# mehrwertdienste und paybyte [ edit ]



## Pardalis1810 (17 April 2010)

Wir wenden uns jetzt mal an die foren wie Computerbetrug . 
Wir haben echt die schnautze voll und hoffen hier tips und ratschläge zu bekommen . Angeblich würden wir ständig 0900 nr anrufen und das neuste ist eine rechnung von paybyte . Nach recherschen unsere seit im internet usw . haben wir festgestellt das die eine oder andere nr voll der [ edit] ist, wo die telkom auch schon gerichtsverfahren verlohren hat . wir sind bei KabelBW ( nach wechsel von der telekom ) dann fing der ganze ärger erst richtig an .Wir haben mal eine nr angewählt und dann kommt die ansage (sehr geehrter anrufer , leider ist der dienst über diese verbindung nicht möglich , bitte rufe mich mit deinem handy an . komisch ist das alles nur Nextnet;mrnextnet . dtms ist . also alles der gleiche laden . die bundesnetzagentur hilft uns auch nicht weiter . wir haben anzeige erstattet , aber die polizei stellte uns nur als idoten da .wenn ihr tips und ratschläge habt . dann her damit . eins ist sicher zahlen werden wir nichts. Lieber lassen wir uns einsperren als das wir so [ edit]  geld überweißen. Lg Pardalis .


----------



## Reducal (17 April 2010)

*AW: mehrwertdienste und paybyte [ edit ]*



Pardalis1810 schrieb:


> wir haben anzeige erstattet , aber die polizei stellte uns nur als idoten da


:auslach: 
Ja und warum wohl? Das ist aller Wahrscheinlichkeit nach eine zivile Sache, deren Klärung nicht die Aufgabe der Strafverfolger ist.



Pardalis1810 schrieb:


> Lieber lassen wir uns einsperren als das wir so   geld überweißen.


Jetzt lasst euch halt erst einmal verklagen oder klagt selbst. Anders, so scheint mir hier, wird wohl kaum der Sachverhalt restlos aufzuklären sein.


----------



## Pardalis1810 (18 April 2010)

*AW: mehrwertdienste und paybyte [ edit ]*

Ja sau komisch !! Der schaden geht bei uns in die tausende!!Und komisch gell. Überall bekommt man den rat anzeige zu erstatten und dagegen zu gehn . Ich dachte hier sind halbwegs normale leute die gute tips haben oder einem helfen wollen. war wohl ein irrtum!!


----------



## wahlhesse (18 April 2010)

*AW: mehrwertdienste und paybyte [ edit ]*

Wenn der Schaden in die Tausende geht, ist es definitiv der beste Weg, einen Anwalt zu beauftragen um die Kosten in den Griff zu bekommen.

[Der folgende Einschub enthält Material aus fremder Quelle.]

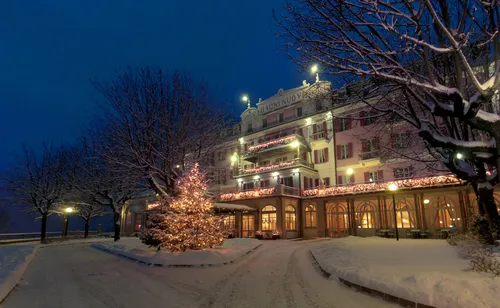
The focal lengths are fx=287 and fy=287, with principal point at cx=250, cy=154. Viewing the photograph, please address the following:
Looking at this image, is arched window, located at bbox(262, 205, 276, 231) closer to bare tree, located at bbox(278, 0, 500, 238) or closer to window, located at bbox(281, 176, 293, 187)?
window, located at bbox(281, 176, 293, 187)

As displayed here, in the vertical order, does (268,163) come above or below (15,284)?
above

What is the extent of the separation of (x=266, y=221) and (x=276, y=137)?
10286 mm

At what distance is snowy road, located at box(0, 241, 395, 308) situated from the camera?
6.24 meters

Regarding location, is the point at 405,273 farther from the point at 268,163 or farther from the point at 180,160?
the point at 268,163

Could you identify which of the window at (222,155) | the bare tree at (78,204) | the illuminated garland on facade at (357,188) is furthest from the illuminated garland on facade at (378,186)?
the bare tree at (78,204)

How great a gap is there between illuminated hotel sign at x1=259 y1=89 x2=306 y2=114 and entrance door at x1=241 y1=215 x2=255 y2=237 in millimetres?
13222

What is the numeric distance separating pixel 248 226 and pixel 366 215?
1174cm

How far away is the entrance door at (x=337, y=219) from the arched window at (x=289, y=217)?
335 cm

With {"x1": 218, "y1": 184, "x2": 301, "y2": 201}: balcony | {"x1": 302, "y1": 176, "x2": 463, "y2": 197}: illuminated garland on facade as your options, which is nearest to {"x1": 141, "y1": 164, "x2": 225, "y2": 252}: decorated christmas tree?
{"x1": 218, "y1": 184, "x2": 301, "y2": 201}: balcony

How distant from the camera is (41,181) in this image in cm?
3025

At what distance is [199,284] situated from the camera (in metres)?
8.09

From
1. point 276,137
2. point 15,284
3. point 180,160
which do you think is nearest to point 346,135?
point 276,137

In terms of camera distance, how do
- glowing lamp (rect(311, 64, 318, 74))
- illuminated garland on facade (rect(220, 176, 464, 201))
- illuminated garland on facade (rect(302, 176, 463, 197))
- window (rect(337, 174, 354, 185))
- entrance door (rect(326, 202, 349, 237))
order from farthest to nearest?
window (rect(337, 174, 354, 185)), entrance door (rect(326, 202, 349, 237)), illuminated garland on facade (rect(220, 176, 464, 201)), illuminated garland on facade (rect(302, 176, 463, 197)), glowing lamp (rect(311, 64, 318, 74))

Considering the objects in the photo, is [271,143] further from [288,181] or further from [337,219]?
[337,219]
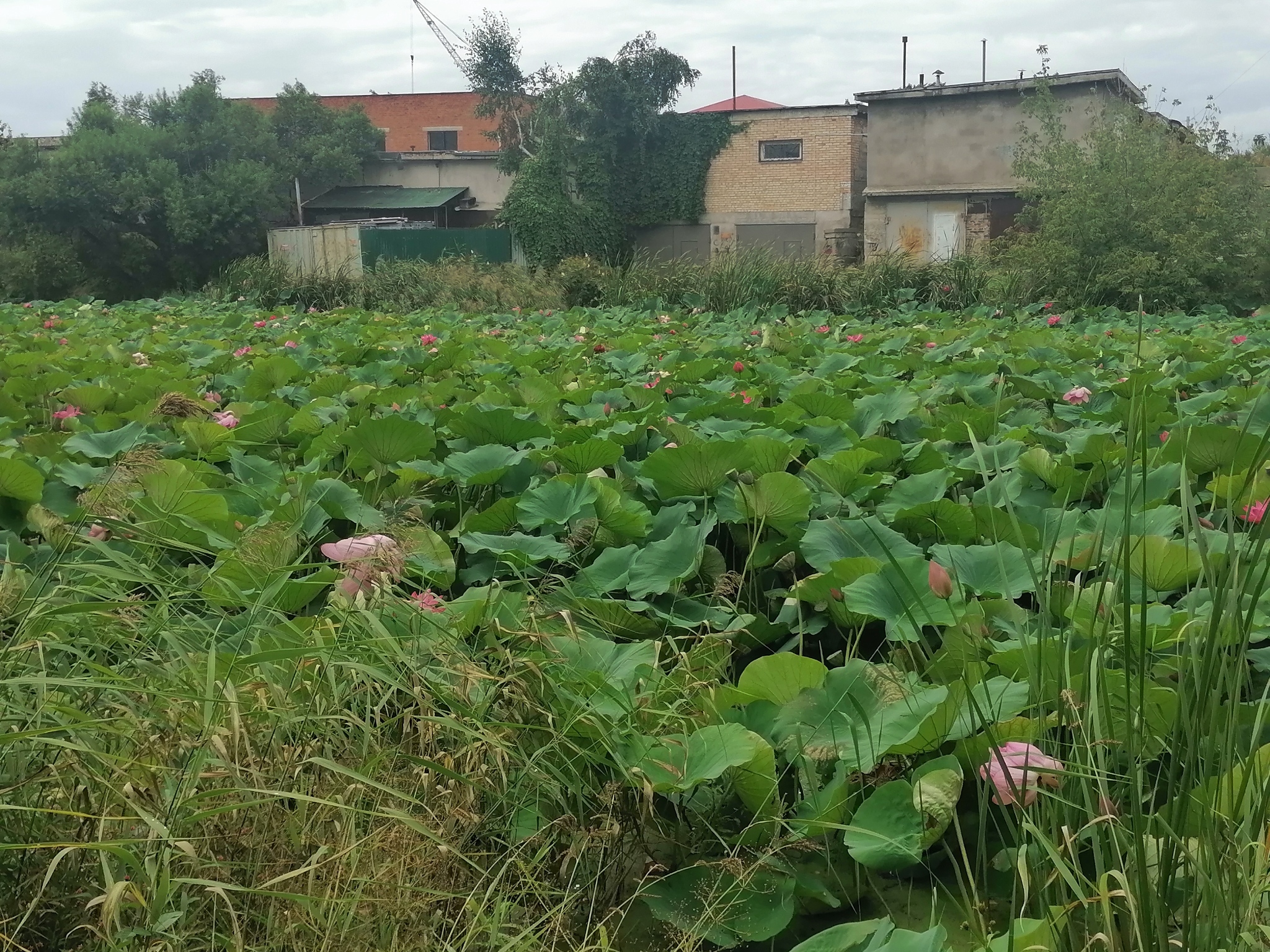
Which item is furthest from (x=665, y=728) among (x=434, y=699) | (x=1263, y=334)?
(x=1263, y=334)

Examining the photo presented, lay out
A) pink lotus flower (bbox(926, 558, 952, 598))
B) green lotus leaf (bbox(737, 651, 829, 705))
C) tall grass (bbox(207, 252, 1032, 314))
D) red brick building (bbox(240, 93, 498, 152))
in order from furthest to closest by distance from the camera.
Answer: red brick building (bbox(240, 93, 498, 152)) < tall grass (bbox(207, 252, 1032, 314)) < pink lotus flower (bbox(926, 558, 952, 598)) < green lotus leaf (bbox(737, 651, 829, 705))

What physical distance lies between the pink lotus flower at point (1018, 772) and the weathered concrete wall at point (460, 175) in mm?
28931

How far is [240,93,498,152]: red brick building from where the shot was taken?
3588 centimetres

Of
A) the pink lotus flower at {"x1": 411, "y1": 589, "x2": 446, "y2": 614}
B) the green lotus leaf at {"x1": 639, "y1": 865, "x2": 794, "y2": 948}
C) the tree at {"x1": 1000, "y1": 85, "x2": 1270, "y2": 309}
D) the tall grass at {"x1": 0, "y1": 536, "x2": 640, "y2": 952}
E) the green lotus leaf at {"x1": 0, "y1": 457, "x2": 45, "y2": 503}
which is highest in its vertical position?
the tree at {"x1": 1000, "y1": 85, "x2": 1270, "y2": 309}

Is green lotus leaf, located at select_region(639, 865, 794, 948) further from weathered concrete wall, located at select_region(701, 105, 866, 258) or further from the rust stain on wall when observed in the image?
weathered concrete wall, located at select_region(701, 105, 866, 258)

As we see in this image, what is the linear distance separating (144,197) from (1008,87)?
692 inches

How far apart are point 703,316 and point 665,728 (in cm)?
668

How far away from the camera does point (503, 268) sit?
1306 centimetres

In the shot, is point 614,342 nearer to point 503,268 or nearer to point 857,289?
point 857,289

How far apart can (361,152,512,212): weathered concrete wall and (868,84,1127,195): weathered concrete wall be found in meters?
10.8

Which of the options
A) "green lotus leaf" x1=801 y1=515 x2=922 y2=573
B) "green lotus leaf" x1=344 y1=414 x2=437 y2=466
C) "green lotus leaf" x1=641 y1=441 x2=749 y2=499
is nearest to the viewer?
"green lotus leaf" x1=801 y1=515 x2=922 y2=573

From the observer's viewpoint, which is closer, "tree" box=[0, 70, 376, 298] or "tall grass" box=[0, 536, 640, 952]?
"tall grass" box=[0, 536, 640, 952]

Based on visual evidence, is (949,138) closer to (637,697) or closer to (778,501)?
(778,501)

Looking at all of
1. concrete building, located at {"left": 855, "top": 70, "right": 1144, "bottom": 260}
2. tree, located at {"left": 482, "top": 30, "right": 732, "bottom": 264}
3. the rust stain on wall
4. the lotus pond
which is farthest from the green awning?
the lotus pond
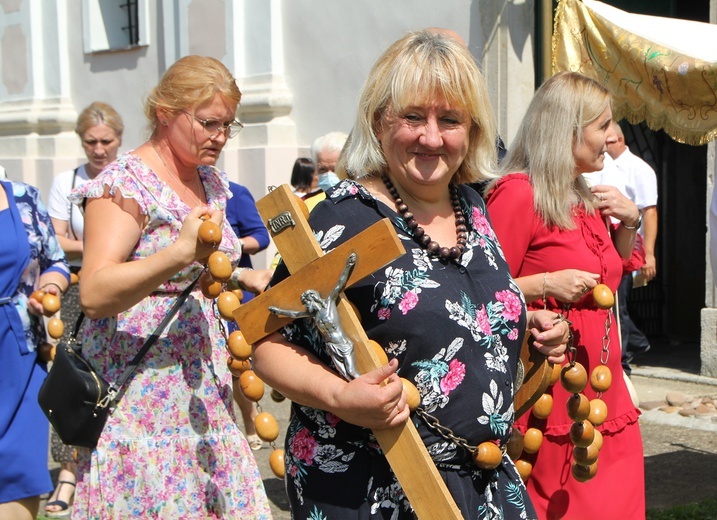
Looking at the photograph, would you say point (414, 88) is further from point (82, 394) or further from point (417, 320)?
point (82, 394)

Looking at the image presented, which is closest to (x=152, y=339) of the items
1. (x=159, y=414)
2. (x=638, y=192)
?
(x=159, y=414)

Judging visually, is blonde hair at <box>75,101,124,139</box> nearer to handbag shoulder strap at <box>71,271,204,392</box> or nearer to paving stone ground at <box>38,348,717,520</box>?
paving stone ground at <box>38,348,717,520</box>

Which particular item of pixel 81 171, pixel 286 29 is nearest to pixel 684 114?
pixel 81 171

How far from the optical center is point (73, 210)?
22.5ft

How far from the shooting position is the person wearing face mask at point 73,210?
5957mm

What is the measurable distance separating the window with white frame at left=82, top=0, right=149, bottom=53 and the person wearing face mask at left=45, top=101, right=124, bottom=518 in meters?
5.58

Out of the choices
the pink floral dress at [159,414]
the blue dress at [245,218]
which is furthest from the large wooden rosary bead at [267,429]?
the blue dress at [245,218]

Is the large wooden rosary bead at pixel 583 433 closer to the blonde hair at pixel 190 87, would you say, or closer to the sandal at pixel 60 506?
the blonde hair at pixel 190 87

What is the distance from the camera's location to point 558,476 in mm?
3689

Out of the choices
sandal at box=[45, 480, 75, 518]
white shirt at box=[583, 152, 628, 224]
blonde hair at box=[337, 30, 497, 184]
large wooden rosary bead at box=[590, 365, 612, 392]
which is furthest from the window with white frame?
blonde hair at box=[337, 30, 497, 184]

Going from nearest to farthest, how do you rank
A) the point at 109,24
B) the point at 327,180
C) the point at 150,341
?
the point at 150,341
the point at 327,180
the point at 109,24

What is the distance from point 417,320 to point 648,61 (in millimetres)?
3956

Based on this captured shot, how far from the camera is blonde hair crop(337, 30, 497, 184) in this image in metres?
2.45

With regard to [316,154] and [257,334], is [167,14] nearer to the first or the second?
[316,154]
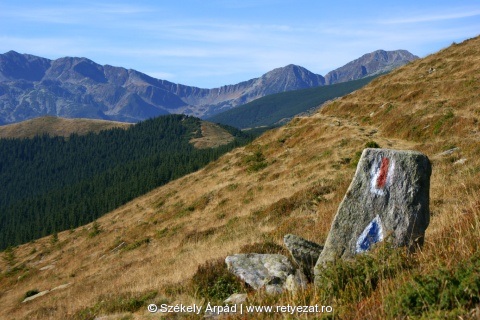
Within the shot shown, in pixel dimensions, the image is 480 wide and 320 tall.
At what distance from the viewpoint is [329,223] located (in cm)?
1307

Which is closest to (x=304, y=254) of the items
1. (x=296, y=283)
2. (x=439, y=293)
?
(x=296, y=283)

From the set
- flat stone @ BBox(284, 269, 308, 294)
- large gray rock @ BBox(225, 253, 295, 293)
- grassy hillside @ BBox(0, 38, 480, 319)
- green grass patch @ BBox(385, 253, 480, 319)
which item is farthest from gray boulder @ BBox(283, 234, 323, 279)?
green grass patch @ BBox(385, 253, 480, 319)

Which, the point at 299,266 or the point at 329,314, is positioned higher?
the point at 329,314

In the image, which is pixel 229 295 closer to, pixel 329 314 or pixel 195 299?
pixel 195 299

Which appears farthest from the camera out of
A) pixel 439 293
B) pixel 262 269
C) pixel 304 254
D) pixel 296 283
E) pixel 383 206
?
pixel 262 269

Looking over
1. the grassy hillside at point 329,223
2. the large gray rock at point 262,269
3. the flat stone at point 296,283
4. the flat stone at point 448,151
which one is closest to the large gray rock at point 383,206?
the flat stone at point 296,283

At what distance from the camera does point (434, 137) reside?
3011cm

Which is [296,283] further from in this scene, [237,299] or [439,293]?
[439,293]

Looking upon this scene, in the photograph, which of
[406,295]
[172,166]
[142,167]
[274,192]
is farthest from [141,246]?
[142,167]

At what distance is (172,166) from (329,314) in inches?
6549

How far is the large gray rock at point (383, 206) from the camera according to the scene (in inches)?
282

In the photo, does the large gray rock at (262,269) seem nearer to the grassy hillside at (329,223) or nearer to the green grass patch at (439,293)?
the grassy hillside at (329,223)

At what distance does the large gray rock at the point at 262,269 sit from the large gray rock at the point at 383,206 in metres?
1.02

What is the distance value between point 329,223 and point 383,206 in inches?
231
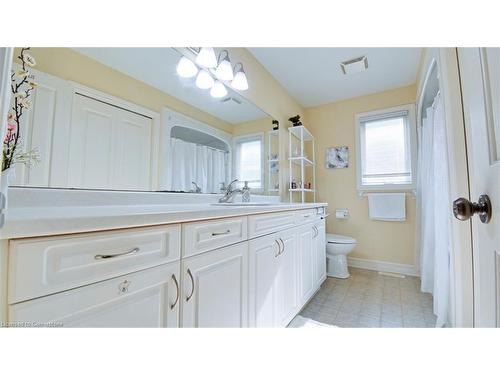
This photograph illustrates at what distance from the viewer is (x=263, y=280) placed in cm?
114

Hier einen Wortsalat als Erstposting abzuliefern um Hilfe im Einzelfall zu erwarten, welche hier in Deutschland übrigens so nicht zulässig ist, Stichwort Rechtsdienstleistungsgesetz, um dann rumzupöbeln zeugt nicht von einer ernsthaften Vorgehensweise. Daher schließen wir hier ab.

LG
wahlhesse


----------